- EXTRACTED TEXT
In July, 2006, the United Nations called for the closure of Guantanamo Bay, terming the indefinite detention of individuals without a charge “a violation of the convention against torture.” Two months later, more than 600 U.S. legal scholars and jurists called on Congress not to enact the Military Commissions Act of 2006, as it would rob detainees of fundamental protections provided by domestic and international law.
This act allows prosecutors to use evidence gleaned from abusive interrogations, including coercion and torture. The commissions also sabotage individuals’ ability to defend themselves by barring access to exculpatory evidence known to the U.S. government. In Mr. Khadr’s case, documents to be used as evidence for war-crimes charges, laid in February, 2007, have been altered.“
Furthermore, Dallaire detailed the global ramifications of prosecuting Khadr, a child soldier, as an adult:
“Within the international community, Canada is viewed as gullible for allowing one its citizens to be processed by an illegal tribunal system at Guantanamo, and as hypocritical for quietly acceding to the first ever child-soldier war-crimes prosecution.

Collection entries:
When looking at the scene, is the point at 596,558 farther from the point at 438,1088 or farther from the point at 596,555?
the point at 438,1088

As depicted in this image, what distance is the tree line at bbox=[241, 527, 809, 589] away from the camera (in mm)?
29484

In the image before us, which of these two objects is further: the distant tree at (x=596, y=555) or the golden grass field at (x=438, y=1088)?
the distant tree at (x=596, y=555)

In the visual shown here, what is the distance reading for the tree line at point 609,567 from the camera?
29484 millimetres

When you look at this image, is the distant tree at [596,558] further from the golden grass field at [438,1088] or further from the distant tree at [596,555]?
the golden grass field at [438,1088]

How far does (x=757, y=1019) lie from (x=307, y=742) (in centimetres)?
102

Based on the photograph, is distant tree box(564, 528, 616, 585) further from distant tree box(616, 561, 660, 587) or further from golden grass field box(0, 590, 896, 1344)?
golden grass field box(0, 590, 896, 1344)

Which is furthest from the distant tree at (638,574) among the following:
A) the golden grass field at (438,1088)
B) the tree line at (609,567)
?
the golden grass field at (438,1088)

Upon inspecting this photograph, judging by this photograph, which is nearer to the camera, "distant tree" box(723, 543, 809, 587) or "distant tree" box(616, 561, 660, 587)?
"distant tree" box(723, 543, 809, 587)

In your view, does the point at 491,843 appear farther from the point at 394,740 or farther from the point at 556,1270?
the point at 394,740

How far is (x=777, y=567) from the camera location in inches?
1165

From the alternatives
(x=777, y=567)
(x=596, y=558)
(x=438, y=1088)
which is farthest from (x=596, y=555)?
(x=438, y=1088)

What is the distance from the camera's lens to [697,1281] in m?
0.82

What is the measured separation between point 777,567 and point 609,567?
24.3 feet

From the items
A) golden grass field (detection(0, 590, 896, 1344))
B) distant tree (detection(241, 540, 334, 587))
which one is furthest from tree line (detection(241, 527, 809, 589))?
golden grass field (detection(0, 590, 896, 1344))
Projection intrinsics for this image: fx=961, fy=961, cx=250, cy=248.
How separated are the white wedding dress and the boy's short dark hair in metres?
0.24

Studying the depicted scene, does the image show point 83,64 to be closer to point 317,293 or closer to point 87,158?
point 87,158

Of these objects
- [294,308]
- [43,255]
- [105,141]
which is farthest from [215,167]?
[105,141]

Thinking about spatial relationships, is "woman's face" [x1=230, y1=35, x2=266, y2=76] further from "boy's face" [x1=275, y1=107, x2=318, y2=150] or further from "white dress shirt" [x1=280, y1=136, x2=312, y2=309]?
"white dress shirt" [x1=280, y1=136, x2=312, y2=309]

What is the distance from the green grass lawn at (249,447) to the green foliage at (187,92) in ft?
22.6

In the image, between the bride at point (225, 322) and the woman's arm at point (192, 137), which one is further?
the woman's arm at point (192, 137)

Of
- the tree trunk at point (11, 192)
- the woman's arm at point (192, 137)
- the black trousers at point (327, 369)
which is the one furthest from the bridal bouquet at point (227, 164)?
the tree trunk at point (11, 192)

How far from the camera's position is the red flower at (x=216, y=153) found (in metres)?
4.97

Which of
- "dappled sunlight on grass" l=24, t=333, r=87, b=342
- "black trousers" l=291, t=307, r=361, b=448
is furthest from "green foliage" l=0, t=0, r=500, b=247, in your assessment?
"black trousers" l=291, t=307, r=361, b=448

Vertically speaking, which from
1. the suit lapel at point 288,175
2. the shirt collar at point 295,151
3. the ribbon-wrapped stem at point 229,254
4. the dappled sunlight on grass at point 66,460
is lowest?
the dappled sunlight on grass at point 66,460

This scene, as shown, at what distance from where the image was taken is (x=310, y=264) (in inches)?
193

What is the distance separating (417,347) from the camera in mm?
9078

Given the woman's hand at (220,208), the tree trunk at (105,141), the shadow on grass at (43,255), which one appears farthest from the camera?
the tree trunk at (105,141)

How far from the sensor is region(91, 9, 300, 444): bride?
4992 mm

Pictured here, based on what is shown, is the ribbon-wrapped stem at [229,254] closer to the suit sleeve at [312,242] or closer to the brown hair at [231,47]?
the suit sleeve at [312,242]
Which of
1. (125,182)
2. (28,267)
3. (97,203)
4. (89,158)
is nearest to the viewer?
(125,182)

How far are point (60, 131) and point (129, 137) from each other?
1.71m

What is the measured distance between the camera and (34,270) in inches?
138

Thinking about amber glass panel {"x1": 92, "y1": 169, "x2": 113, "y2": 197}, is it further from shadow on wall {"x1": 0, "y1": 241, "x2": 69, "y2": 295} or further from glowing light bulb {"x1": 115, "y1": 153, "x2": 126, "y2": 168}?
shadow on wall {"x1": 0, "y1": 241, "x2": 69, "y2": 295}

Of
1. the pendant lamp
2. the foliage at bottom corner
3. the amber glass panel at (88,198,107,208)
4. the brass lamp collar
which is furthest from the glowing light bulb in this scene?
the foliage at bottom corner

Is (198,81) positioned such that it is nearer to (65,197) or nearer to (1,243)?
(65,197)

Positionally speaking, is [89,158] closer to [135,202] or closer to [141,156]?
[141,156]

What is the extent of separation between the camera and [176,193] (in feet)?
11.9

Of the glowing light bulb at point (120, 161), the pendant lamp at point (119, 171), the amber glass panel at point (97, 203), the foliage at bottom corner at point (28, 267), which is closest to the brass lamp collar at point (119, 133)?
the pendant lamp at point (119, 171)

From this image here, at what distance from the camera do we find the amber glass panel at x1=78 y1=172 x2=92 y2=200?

- TO-DO LIST
1 > According to the passage on Guantanamo Bay, how many U.S. legal scholars and jurists urged Congress not to pass the Military Commissions Act of 2006?
2 > Pick up the passage on Guantanamo and the Khadr case right after its final sentence, and keep going in the same vein.

- PER-TASK OUTPUTS
1 > More than 600.

2 >
Canada’s inaction has profound ramifications. The UN Special Representative for Children in Armed Conflict, Radhika Coomaraswamy, says Khadr’s prosecution sets a hazardous precedent in international law, which will endanger child soldiers in conflict zones. The impunity enjoyed by the real criminals — those who have recruited child soldiers — continues to the detriment of real victims: the thousands of child soldiers around the world.“
Militants throughout Afghanistan and Pakistan are recruiting child soldiers at record pace, using them to monitor the movement of NATO forces to ensure the insurgents’ attacks have maximum impact; Relegating to them the risky assignment of assembling and planting IED’s and land-mines; Arming them with high-tech weaponry and sending them into battle.
As the NATO mission in Afghanistan extends to 2014 and beyond, it’s only a matter of time before soldiers are faced with another ‘Omar Khadr;’ a child in the heart of the battle fighting alongside the either the Taliban or Al-Qaeda.
When that time comes, what will NATO’s response be? Will soldiers turn a blind eye to the thousands of youngsters planting IED’s and land-mines? Will child soldiers who engage in armed combat simply be slaughtered alongside those who recruited them? If apprehended, will adolescents follow the precedent set by the Khadr prosecution, and be arrested, tried, and convicted of war crimes?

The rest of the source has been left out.